Genomic Assembly and Analysis Workflows

The Pathogen Genomics Centers of Excellence (PGCoE) Network is currently conducting a viral respiratory benchmarking study, which aims to compare the results of pathogen genome assembly workflows used across the United States. When complete, the bioinformatics workflows listed below will be annotated according to their applicability for different sequencing platforms and effectiveness for specific pathogens.

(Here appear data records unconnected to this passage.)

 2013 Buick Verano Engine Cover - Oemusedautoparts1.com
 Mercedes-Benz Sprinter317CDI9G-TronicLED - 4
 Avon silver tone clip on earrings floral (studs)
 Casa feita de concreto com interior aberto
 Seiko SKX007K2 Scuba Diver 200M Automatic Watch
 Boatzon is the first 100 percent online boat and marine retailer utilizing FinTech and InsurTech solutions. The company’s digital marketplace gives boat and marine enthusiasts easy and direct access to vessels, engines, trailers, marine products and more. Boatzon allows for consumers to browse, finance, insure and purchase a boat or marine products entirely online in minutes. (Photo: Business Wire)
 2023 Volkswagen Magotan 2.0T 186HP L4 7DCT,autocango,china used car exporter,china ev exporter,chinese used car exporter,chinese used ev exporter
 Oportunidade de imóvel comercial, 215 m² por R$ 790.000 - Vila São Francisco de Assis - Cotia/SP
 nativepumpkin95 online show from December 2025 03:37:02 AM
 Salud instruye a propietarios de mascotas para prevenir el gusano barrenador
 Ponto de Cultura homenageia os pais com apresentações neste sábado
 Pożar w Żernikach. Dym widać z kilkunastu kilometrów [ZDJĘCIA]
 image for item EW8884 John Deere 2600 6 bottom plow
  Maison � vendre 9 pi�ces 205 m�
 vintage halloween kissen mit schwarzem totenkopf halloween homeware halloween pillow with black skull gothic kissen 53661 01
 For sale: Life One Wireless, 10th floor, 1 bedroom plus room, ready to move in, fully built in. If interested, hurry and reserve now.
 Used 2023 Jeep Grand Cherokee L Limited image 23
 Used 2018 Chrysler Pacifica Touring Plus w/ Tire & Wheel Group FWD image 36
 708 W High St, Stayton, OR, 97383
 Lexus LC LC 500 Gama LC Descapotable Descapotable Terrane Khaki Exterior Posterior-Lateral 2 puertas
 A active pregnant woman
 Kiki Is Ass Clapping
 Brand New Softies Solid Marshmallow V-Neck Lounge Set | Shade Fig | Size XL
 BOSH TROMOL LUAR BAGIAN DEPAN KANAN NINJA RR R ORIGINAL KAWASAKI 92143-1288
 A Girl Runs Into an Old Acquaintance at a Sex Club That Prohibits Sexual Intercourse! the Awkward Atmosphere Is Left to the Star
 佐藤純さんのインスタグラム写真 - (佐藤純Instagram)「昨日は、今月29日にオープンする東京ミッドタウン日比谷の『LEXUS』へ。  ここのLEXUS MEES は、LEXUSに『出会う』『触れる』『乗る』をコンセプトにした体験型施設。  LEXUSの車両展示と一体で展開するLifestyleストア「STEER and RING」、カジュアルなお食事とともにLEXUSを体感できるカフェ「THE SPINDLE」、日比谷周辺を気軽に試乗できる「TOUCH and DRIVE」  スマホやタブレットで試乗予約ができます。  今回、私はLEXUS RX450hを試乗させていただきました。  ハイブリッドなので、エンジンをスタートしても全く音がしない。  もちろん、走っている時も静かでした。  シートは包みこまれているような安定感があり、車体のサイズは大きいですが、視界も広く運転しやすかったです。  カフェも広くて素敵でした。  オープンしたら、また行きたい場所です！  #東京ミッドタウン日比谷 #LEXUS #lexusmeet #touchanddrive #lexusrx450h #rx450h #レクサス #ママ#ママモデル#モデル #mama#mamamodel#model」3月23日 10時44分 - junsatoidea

Further information on this benchmarking study, including details about the tool we are using to evaluate sequencing results, are available in our benchmarking repository.

PGCoE logo

Pathogen Genome Assembly Workflows

TheiaCoV Workflow Series

A workflow series for genomic characterization of SARS-CoV-2. There are currently five TheiaCoV workflows designed to accommodate different kinds of input data, including sequencing data generated on the Illumina, ONT, and ClearLabs platforms.

TheiaMeta

A workflow series for genomic analysis from metagenomic sequencing, using both reference-based and reference-free approaches.

TheiaProk Workflow Series

A workflow series for genomic characterization of bacterial genomes. There are currently four TheiaProk workflows designed to accommodate different kinds of input data, including sequencing data generated on the Illumina and ONT platforms.

VAPER

Pipeline for assembling viral whole genome sequences from probe enrichment (a.k.a hybrid capture/enrichment), shotgun metagenomic, and tiled-amplicon sequence data.

viral-pipelines

A set of scripts and tools for the assembly and analysis of viral next generation sequencing data. All workflows are also available on the Terra platform.

virus-shotgun

A simple pipeline for metagenomic classification (using Kraken2), assembly, and variant calling from viral sequencing data.

Genomic Analysis Workflows

BigBacter

BigBacter is a bacterial genomic surveillance pipeline to build phylogenetic trees, SNP matrices, and summary statistics, with output generated as MicroReact files. This pipeline also enables users to keep a running archive of genomic clusters that new sequences are added to if they're genomically similar, enabling longitudinal cluster monitoring.

camlhmp

An infrastructure for defining typing schemas for organisms. Current tools developed using this infrastructure include pasty (Pseudomonas aeruginosa serotyper), pbptyper (Streptococcus pneumoniae penicillin binding protein typing), sccmec (Staphylcoccal chromosome cassette mec typing), and tulatyper (Francisella tularensis subtyping), all of which are integrated with Bactopia.

Delphy

A fast, scalable, accurate, and accessible tool for Bayesian phylogenetics with a drag-and-drop interface that requires no local installation or coding.

JUNIPER

A framework for predicting both phylogenies and transmission networks for viral outbreaks, accounting for both within-host variability and incomplete data.

reconstructR

An R package that allows for prediction of transmission events in infectious disease outbreaks and can account for within-host variability.

Tip Trait Association Testing (TTAT)

A statistical framework for testing if more closely related taxa on a phylogenetic tree are more likely to share the same trait values than we'd expect just by chance, allowing one to test for association between tree tips and chosen characteristics. There are also features to analyze subregion heterogeneity of viral transmission and track when, where, and how many case introductions occur.